*Text under study:*
By Katie Neitz

Nancy McCreary Waters kicked off her spring 2021 ecology/biology lab with one of her traditional lessons that is anything but traditional.

The associate professor of biology has students air pop varieties of popcorn to develop their critical thinking and collaborative abilities when analyzing data. 

Waters provides students with what seems to be a detailed protocol for the lab. Students quickly realize there is room for ambiguity. When their decisions are made in a vacuum, without consulting with their peers, they introduce variability, and that impacts their sample of the data.

For example, the protocol indicates measuring two tablespoons of unpopped corn, but students quickly murmur amongst themselves: Should it be leveled off? Eyeballed? What if kernels are smaller? Or larger? 

As they move through, they wonder: Do we include kernels that don’t pop­ in the volume? What if it falls on the floor? Should we tap or shake the air spaces in the graduated cylinder? I did mine in a different order than you … will that matter?

“This exercise grew out of my desire to come up with a way to disarm students from thinking conventionally,” Waters says. “In a typical lab exercise you might be focused on identifying the organism correctly or your calculation of diversity. Those details will matter. But it is also useful to approach an unfamiliar data matrix with the tools to make sense of trends and patterns. The science of ecology is full of those judgments.”

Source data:
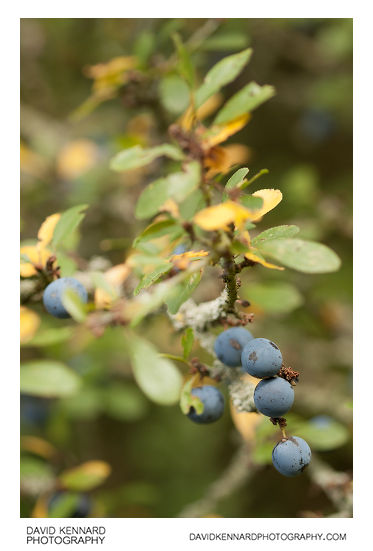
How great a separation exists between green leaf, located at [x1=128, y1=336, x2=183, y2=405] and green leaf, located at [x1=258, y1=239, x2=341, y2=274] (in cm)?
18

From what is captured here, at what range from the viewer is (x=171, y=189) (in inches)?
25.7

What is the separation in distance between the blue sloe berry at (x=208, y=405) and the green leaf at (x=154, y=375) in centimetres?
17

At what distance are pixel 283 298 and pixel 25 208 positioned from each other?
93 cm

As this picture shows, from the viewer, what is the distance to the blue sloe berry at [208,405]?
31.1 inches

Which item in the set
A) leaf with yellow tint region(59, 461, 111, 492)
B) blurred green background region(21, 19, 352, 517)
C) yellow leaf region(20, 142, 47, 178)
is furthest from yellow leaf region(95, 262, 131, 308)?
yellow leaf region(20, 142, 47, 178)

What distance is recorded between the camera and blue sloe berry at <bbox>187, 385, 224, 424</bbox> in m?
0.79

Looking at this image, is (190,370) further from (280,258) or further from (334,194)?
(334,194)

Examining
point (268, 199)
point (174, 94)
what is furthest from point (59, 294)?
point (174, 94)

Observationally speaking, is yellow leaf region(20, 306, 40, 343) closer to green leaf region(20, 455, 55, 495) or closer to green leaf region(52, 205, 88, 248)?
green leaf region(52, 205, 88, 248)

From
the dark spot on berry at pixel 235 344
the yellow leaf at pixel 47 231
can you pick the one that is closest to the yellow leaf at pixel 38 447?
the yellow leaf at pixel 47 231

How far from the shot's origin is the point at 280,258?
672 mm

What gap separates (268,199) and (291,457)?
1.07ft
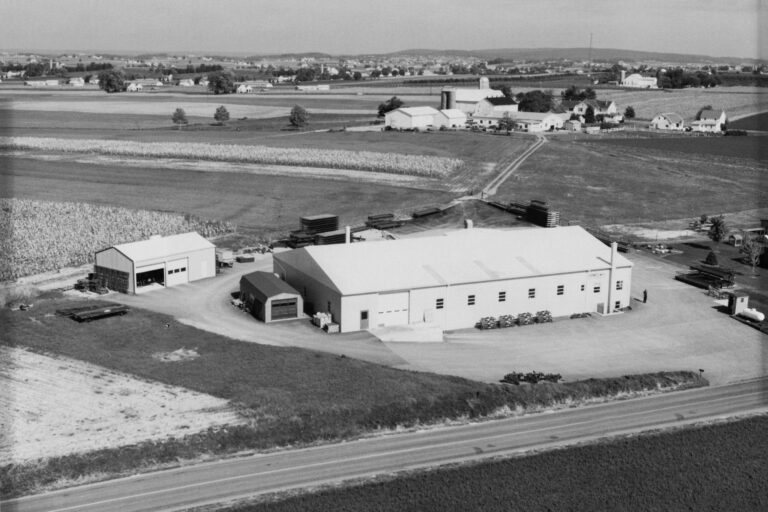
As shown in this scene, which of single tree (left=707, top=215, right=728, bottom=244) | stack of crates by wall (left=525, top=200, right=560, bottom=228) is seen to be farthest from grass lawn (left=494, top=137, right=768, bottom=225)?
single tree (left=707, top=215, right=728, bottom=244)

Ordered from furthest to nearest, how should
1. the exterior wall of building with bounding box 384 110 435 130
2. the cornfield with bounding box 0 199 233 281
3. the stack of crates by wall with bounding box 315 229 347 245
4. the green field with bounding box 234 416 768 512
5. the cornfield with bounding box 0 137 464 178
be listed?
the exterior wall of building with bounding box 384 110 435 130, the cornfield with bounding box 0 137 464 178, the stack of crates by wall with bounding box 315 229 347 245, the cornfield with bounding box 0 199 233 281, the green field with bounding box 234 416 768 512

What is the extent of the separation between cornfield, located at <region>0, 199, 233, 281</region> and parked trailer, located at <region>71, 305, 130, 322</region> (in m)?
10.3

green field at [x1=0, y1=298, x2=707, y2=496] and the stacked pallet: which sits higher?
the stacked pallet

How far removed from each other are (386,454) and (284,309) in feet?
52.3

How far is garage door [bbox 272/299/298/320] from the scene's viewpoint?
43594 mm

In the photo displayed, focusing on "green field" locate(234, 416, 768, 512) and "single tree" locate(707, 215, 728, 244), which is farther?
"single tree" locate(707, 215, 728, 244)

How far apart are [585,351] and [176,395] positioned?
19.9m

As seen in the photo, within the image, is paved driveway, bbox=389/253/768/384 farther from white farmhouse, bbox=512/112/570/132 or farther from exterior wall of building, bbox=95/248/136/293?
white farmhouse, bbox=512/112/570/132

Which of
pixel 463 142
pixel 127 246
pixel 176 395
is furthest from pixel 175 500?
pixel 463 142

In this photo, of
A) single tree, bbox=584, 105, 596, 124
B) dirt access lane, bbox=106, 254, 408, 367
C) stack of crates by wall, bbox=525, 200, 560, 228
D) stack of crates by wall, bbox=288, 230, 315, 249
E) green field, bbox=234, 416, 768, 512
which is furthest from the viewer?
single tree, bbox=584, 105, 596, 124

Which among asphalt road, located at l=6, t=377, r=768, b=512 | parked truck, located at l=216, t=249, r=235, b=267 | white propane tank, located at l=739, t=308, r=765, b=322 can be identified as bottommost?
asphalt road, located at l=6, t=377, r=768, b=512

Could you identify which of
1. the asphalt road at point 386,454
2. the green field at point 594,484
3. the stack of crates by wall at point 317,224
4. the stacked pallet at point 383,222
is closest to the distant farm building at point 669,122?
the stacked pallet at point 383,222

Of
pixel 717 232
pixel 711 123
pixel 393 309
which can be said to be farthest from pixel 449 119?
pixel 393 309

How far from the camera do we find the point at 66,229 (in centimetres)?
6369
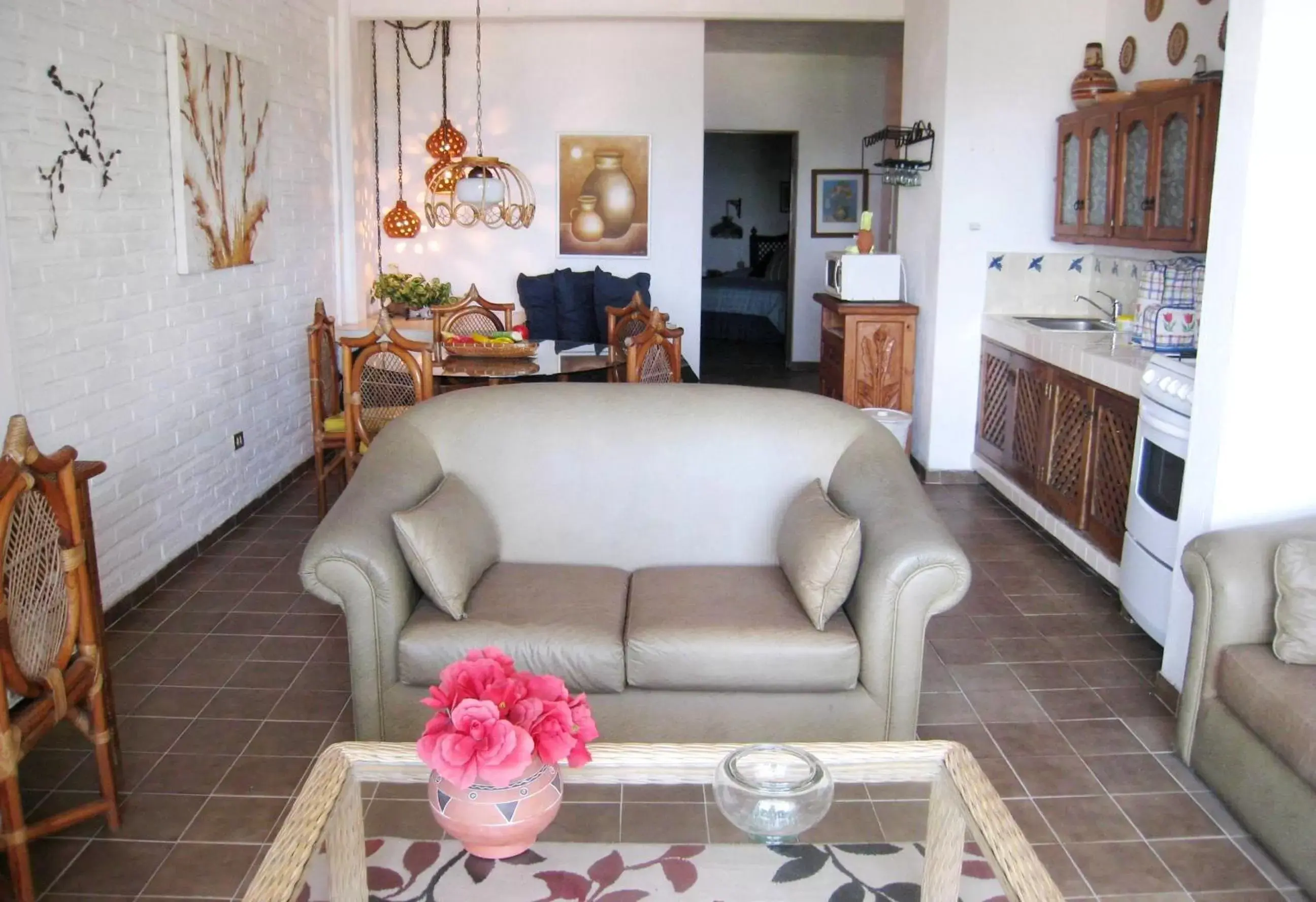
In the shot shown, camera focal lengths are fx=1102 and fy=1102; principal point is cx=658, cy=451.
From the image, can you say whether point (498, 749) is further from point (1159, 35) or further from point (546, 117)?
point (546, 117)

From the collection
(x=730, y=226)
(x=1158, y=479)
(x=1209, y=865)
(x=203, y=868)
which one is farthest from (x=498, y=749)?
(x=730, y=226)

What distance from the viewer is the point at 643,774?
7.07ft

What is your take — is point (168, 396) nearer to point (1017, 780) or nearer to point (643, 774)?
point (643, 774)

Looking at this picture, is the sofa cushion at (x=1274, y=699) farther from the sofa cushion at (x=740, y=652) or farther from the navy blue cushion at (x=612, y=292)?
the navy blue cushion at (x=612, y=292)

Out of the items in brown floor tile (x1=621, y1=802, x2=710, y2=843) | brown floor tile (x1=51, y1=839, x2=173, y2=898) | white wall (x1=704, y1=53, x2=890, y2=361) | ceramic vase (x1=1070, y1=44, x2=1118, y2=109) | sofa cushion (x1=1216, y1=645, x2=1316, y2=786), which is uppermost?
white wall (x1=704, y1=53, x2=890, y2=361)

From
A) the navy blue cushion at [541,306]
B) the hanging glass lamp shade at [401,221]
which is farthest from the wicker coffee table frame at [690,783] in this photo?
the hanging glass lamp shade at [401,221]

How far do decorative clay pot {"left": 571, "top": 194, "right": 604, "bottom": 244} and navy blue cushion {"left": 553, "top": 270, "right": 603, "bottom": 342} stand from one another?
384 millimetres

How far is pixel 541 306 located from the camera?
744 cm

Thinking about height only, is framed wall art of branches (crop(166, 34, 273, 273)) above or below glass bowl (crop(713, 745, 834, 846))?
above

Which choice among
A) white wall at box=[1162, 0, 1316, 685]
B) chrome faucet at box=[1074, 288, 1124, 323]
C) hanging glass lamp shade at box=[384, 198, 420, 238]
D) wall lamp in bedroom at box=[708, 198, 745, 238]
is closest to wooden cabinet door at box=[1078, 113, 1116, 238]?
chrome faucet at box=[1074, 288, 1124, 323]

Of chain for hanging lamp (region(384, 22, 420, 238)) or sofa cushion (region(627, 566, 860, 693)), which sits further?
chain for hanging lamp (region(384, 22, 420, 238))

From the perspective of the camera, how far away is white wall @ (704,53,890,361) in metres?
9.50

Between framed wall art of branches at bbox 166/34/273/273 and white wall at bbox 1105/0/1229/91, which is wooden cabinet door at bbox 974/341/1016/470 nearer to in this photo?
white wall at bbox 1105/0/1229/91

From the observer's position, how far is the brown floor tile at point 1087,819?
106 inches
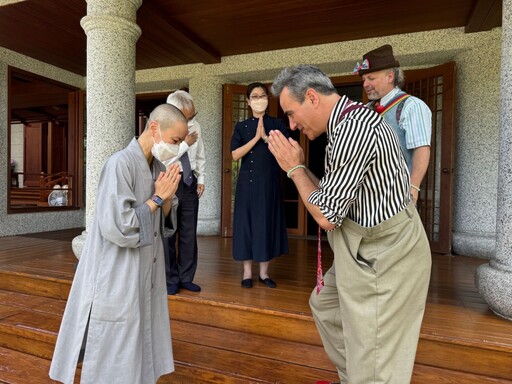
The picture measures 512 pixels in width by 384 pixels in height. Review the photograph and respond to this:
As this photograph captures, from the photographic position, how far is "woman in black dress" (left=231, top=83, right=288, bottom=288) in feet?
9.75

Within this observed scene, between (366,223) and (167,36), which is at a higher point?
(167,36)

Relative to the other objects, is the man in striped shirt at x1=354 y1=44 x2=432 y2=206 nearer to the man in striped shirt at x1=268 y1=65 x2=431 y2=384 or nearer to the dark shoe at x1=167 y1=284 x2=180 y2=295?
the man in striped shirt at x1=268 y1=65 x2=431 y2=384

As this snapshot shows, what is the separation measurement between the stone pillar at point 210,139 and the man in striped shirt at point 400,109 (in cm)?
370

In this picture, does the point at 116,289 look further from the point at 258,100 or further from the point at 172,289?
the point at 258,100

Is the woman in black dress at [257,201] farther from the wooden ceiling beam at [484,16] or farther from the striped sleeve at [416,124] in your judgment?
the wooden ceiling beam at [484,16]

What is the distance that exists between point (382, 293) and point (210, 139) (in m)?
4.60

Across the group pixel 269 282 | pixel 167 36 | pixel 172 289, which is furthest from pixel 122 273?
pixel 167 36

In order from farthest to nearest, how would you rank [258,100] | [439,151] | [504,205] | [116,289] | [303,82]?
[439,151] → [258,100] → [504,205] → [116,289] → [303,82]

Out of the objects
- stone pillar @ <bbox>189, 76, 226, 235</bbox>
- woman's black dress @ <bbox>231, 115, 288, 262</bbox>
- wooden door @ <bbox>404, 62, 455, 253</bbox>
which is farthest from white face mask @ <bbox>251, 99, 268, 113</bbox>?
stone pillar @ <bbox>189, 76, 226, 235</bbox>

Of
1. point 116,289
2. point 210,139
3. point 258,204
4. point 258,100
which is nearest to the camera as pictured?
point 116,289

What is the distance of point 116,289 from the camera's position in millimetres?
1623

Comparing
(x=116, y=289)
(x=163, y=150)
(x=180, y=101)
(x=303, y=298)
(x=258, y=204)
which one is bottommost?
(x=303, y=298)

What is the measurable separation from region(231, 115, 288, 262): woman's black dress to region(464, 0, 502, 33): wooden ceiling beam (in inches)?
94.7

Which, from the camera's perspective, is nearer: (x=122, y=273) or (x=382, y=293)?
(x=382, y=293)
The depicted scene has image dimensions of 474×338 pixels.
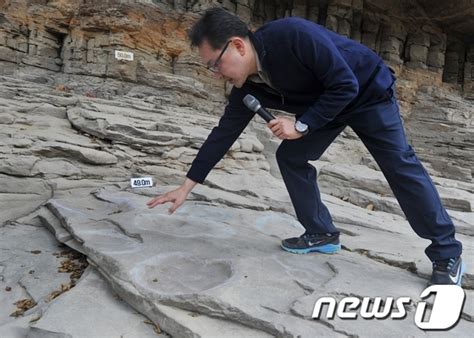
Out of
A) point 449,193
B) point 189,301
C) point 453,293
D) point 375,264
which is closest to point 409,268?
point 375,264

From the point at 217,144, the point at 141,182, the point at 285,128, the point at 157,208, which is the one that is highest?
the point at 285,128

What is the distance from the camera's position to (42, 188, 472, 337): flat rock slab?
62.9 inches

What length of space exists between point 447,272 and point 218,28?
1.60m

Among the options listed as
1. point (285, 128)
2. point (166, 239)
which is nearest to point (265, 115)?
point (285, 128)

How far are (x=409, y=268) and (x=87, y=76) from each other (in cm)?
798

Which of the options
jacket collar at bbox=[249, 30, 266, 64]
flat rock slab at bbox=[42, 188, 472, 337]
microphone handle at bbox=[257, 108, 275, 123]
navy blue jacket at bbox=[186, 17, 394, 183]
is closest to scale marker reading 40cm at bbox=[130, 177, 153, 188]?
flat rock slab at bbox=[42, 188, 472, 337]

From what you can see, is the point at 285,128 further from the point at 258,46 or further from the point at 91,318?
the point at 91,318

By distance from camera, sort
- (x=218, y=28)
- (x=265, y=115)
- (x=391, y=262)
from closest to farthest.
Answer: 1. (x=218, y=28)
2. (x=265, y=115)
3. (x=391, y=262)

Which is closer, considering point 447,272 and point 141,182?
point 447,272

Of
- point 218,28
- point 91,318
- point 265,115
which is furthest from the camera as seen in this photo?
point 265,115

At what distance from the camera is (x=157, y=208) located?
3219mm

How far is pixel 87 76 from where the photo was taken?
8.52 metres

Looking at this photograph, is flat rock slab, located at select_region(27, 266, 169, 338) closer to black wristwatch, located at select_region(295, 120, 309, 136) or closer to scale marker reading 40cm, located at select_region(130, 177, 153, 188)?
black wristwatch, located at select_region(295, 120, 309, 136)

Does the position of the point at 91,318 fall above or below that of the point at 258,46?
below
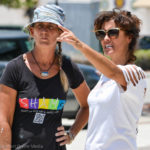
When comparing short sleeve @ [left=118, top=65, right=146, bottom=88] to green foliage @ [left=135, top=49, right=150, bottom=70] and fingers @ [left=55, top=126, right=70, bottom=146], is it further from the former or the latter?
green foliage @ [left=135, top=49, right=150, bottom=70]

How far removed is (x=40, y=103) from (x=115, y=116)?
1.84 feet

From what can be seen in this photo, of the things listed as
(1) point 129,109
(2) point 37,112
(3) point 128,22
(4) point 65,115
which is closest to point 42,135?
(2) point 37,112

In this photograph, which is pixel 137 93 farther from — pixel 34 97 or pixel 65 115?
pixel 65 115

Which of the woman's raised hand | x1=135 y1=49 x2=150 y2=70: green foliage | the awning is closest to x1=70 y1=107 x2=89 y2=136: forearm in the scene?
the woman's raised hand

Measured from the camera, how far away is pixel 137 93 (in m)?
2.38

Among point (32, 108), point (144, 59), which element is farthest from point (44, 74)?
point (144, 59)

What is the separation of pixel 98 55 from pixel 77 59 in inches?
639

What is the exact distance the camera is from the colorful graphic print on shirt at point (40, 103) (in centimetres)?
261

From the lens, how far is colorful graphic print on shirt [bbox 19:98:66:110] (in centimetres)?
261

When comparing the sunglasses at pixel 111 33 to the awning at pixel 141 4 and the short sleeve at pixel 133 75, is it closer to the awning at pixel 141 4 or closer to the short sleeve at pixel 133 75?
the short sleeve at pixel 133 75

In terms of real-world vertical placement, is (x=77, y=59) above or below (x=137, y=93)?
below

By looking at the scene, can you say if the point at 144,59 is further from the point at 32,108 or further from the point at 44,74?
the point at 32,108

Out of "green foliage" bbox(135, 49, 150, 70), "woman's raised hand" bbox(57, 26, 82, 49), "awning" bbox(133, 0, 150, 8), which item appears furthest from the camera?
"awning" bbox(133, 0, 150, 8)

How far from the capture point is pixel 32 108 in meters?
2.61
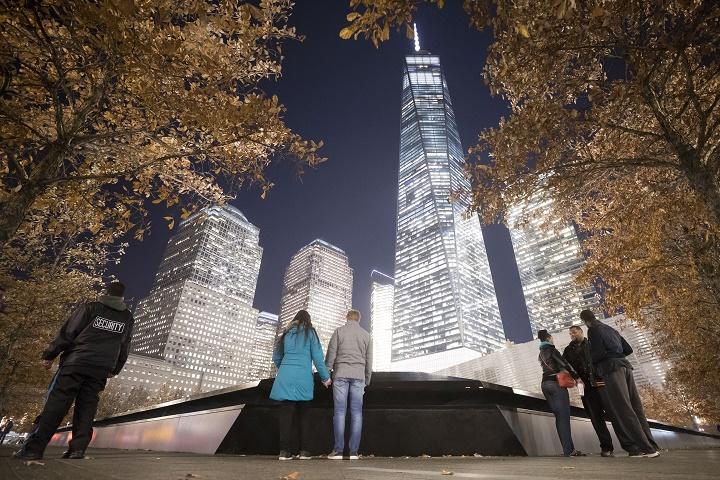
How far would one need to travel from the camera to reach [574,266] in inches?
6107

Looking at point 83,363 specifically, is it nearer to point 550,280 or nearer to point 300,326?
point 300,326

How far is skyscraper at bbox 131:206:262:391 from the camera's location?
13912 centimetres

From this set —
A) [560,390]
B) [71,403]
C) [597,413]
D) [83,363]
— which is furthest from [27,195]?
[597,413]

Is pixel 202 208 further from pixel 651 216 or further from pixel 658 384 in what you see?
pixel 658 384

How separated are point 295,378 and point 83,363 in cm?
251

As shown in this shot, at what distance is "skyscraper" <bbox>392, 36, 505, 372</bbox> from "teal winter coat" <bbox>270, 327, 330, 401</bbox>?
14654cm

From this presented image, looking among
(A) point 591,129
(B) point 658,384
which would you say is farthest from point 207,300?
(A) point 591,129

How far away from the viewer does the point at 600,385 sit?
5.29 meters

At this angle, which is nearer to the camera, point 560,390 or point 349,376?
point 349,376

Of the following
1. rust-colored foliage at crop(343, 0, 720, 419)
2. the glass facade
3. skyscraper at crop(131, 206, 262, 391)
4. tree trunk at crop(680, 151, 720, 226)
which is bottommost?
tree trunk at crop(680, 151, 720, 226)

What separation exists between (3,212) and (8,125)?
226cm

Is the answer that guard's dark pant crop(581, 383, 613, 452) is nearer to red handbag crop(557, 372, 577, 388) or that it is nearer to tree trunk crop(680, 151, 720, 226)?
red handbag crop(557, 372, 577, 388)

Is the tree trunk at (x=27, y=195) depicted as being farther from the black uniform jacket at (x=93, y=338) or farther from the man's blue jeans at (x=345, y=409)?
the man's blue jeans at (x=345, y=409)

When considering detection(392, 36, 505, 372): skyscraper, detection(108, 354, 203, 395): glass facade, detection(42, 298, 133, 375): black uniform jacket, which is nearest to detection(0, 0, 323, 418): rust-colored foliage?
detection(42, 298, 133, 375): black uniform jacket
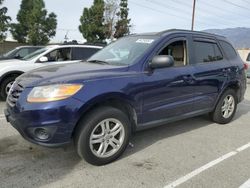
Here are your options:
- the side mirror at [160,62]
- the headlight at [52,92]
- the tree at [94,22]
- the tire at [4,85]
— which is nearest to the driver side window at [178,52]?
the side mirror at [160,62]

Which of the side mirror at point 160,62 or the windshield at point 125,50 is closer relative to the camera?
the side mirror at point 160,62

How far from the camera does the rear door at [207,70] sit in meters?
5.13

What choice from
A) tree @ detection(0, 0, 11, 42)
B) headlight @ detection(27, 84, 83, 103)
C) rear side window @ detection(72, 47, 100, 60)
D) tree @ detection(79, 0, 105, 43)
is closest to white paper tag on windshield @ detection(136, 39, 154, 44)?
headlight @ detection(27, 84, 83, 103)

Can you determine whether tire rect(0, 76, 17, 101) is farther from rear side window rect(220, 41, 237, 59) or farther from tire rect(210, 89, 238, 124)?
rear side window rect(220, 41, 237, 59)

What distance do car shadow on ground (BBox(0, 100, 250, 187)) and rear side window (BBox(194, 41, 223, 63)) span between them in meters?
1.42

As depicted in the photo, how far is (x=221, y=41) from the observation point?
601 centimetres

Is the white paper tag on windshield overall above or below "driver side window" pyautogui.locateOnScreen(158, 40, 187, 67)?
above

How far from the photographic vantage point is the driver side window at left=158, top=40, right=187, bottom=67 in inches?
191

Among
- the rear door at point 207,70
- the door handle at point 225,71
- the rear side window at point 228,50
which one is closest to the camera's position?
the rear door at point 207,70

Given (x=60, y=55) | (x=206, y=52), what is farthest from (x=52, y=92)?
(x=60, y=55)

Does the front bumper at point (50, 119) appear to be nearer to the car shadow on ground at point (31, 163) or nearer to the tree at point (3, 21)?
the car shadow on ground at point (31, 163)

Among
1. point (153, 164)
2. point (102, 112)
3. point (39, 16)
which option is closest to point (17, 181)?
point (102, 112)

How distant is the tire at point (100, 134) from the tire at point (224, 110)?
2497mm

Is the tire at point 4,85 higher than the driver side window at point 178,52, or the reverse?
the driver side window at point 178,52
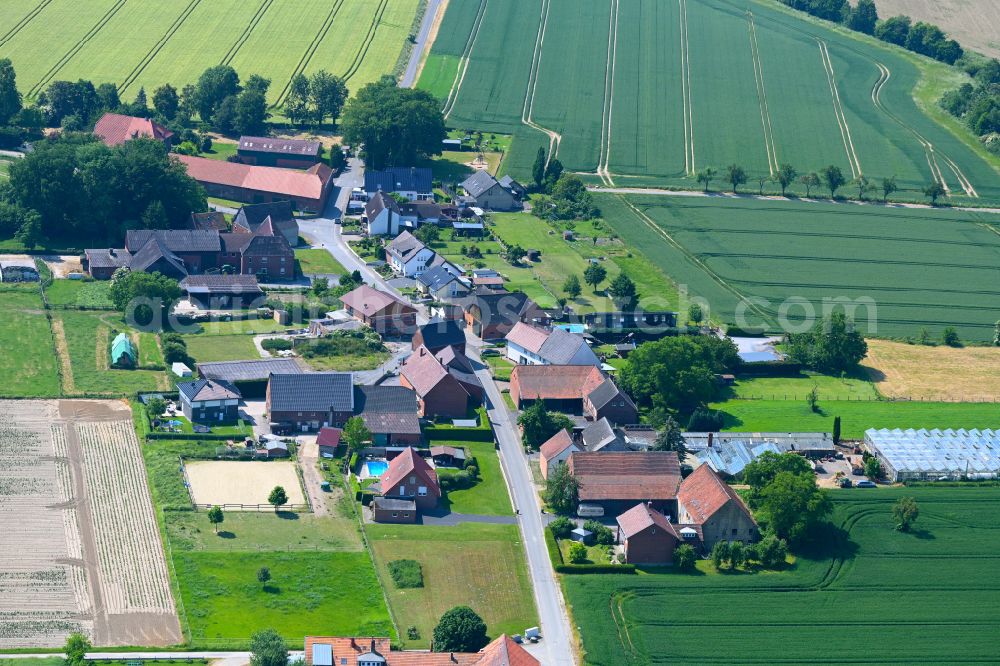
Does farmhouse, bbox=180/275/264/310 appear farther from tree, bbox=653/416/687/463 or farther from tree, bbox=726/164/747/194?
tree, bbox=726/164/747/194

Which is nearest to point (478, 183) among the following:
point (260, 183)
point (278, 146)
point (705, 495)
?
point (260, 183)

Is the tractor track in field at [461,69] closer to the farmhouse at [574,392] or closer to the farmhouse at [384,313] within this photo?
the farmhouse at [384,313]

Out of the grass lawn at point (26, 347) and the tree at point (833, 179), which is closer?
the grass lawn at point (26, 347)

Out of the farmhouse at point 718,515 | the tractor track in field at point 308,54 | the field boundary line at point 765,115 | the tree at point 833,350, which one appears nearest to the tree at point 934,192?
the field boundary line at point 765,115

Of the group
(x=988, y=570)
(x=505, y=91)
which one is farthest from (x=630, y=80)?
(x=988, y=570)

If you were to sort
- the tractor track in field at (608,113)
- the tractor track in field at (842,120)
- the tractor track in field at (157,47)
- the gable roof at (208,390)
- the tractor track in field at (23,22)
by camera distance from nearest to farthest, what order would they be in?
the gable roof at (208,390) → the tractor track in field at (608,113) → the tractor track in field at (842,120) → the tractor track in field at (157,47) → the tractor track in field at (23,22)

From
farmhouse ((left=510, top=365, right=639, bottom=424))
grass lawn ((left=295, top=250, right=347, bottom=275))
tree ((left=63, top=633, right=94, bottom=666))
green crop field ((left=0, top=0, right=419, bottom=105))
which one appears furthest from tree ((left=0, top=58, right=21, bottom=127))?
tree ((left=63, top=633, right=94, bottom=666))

*What this exercise asks:*
a - In the article on the popcorn lab, how much unpopped corn does the protocol say to measure?
b - Copy the stretch of the article on the popcorn lab from "By Katie Neitz" through "when analyzing data.".

*Per-task outputs:*
a - Two tablespoons.

b -
By Katie Neitz

Nancy McCreary Waters kicked off her spring 2021 ecology/biology lab with one of her traditional lessons that is anything but traditional.

The associate professor of biology has students air pop varieties of popcorn to develop their critical thinking and collaborative abilities when analyzing data.